Talk to them about the truth. For such a young baby, excessive scolding will hurt the baby. When the baby engages in various dangerous behaviors or wrong practices, it is right for parents to stop them in time. The reprimand at this time is not only to prevent the baby from doing this, but also to let the baby remember that it is wrong to do so and will do so in the future. Don't do this. But at this time, the baby's brain is still developing, so he may not necessarily be able to remember the parents' words, but if this happens several times,

I'm afraid the baby will remember the parents' harsh tone and angry words. Face. Therefore, at this time, the parent's reprimand should only be able to stop the baby's behavior, but do not reprimand excessively. For babies, moderate praise is always better than scolding. Even adults like to be praised rather than scolded. For babies at this stage, they have not yet formed a sense of right and wrong. They do not know what is not allowed and what is right, so they will engage in various wrong behaviors.

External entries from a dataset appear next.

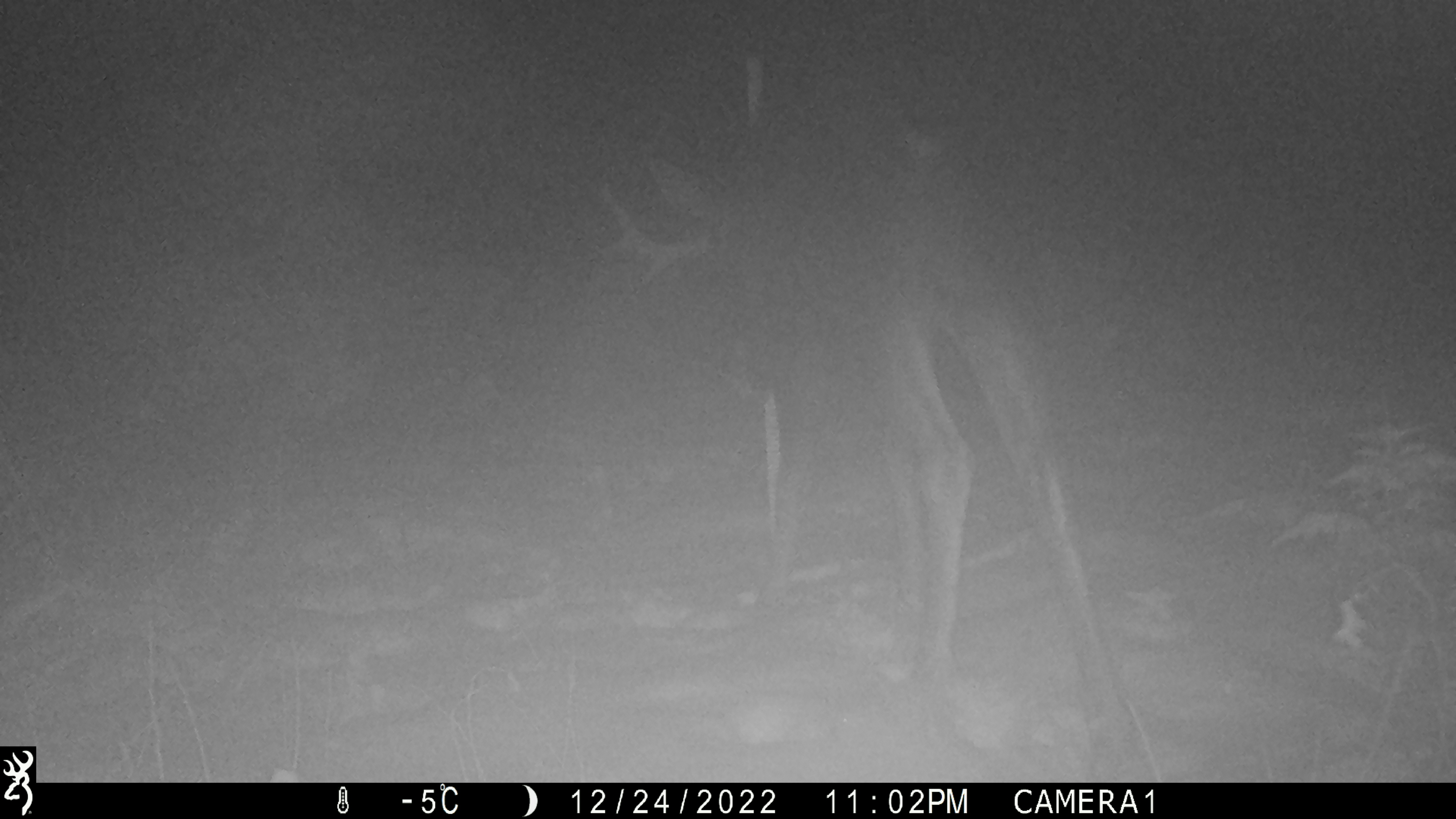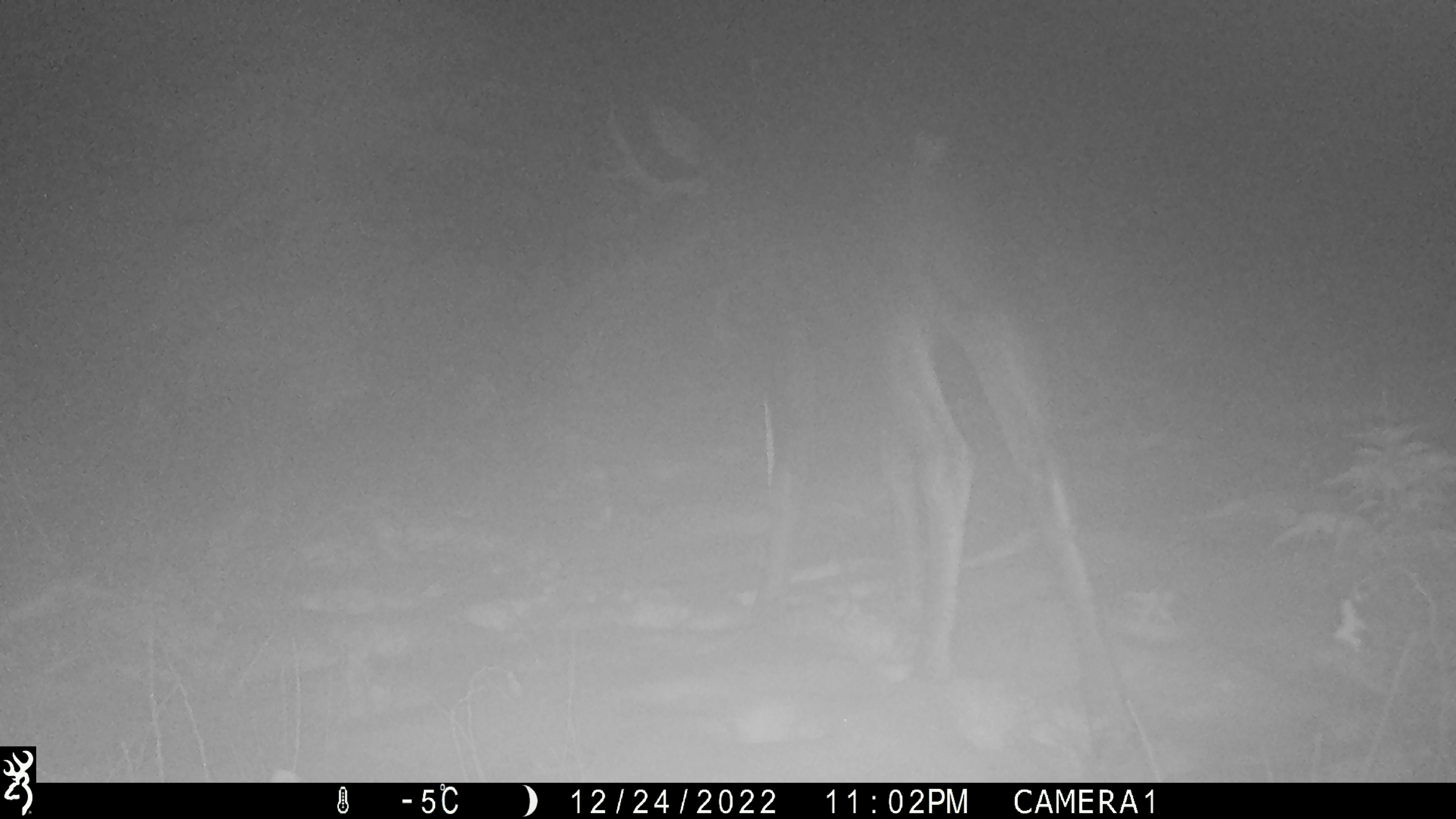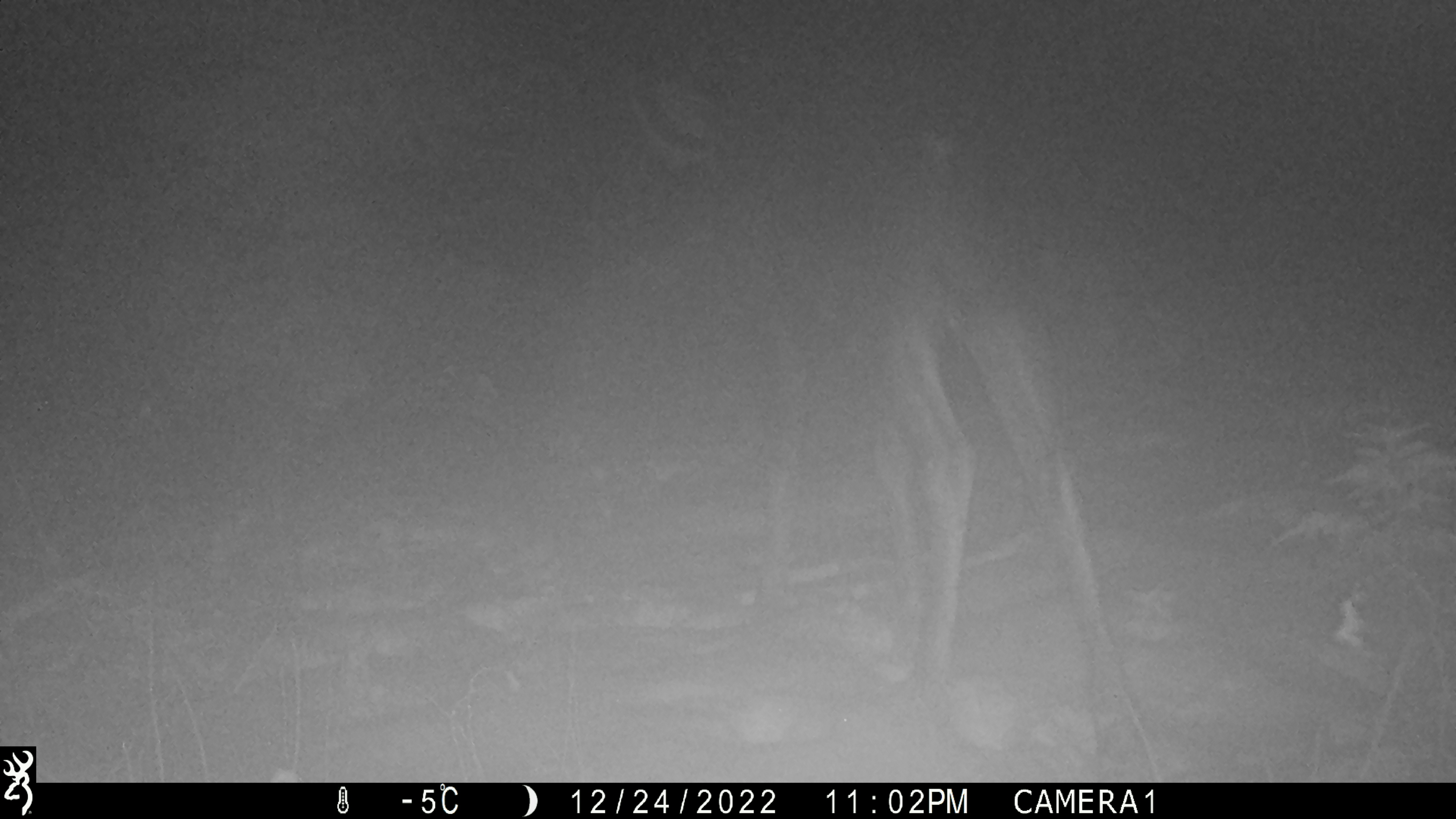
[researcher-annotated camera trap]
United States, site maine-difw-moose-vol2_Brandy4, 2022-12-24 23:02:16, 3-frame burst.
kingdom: Animalia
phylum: Chordata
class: Mammalia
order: Artiodactyla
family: Cervidae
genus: Alces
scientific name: Alces alces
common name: moose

When parents face their baby’s wrong behavior, they should not be too busy scolding them. They should first think about why the baby behaves like this and whether they are doing it while taking care of the baby. What was not done well. When the baby really does something wrong, or his behavior is very dangerous, parents should make their attitude clear when reprimanding them. They should let the baby understand that the parents are serious at this time, so that the baby will remember this in his heart. The thing you did was wrong and should not be done again.

In addition, for babies at this time, parents should not punish them too much. Excessive punishment will be stored in the baby's memory and have a negative impact on the baby's physical and mental development. When the baby makes a mistake, in addition to moderate scolding, parents can slap the baby's palm twice to let the baby remember that wrong behavior will bring punishment of palm slaps.